5G bei 1&1: United Internet bietet mit bei Frequenzvergabe

Auch wenn drei deutsche Netzbetreiber gegen die Bedingungen bei der Frequenzvergabe für 5G klagen, muss es doch langsam vorwärts gehen mit dem neuen Mobilfunkstandard. Nach anfänglicher Skepsis ist nun auch 1&1-Mutterkonzern United Internet an Bord.

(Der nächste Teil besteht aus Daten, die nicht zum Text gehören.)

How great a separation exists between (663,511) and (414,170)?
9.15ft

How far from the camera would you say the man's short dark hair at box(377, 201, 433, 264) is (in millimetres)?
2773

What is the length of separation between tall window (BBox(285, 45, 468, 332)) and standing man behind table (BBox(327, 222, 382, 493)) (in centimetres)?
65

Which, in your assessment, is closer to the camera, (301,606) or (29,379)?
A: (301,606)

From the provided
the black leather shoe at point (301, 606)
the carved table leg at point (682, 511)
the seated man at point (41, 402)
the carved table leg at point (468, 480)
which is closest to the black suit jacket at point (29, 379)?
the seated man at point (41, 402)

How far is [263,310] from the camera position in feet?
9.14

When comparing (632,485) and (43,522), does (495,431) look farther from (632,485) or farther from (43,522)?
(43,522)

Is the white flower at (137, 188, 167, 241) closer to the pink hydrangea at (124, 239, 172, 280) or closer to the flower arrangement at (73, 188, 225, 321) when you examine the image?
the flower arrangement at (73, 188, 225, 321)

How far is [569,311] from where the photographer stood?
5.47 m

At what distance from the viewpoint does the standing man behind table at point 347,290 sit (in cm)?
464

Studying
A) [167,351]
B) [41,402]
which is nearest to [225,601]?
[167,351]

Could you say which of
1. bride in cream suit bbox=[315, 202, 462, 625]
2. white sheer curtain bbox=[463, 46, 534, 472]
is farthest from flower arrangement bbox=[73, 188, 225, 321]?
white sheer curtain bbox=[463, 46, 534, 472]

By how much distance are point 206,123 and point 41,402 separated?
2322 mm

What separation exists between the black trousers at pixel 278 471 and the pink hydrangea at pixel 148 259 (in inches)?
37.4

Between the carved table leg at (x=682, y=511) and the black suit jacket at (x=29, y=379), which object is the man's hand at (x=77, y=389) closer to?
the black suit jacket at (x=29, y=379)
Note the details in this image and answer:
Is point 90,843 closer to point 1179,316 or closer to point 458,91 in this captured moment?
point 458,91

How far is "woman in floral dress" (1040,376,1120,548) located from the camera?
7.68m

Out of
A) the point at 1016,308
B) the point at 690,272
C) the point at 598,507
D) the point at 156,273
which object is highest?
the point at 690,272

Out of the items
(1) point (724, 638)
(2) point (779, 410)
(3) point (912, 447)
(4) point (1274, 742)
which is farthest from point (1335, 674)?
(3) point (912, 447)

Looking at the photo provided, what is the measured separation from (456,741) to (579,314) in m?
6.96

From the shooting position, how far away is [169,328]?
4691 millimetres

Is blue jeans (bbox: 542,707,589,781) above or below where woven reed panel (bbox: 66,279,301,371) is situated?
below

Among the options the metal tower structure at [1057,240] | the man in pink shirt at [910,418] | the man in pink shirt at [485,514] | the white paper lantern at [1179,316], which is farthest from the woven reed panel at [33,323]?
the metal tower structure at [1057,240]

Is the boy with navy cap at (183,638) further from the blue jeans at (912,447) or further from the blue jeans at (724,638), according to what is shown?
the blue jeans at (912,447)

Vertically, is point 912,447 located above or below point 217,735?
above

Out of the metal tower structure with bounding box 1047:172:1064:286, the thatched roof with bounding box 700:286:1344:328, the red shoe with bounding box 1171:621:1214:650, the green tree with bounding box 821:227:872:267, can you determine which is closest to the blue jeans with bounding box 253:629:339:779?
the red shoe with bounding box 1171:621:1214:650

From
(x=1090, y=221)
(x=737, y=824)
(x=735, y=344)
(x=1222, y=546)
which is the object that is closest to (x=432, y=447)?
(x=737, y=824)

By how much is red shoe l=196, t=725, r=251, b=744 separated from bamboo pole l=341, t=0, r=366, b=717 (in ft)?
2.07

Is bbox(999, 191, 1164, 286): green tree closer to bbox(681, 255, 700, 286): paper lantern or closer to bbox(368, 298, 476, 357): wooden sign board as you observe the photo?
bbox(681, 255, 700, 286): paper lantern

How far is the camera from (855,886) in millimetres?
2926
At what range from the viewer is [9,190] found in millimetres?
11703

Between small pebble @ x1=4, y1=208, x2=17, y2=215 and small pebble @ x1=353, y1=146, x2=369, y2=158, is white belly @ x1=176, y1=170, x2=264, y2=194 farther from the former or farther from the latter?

Ralph Dommermuth hat, so die Wirtschaftswoche, entschieden: United Internet bietet mit um die 5G-Frequenzen in Deutschland und wird als vierter Netzbetreiber die bestehende Phalanx aus Deutscher Telekom, Vodafone und Telefónica/O2 herausfordern. Entsprechende Vorverträge mit Kooperationspartnern sollen bereits abgeschlossen worden sein. "Dabei wirkten die Führungskräfte sehr entschlossen", so die WirtschaftsWoche unter Berufung auf eben diese zukünftigen Partner.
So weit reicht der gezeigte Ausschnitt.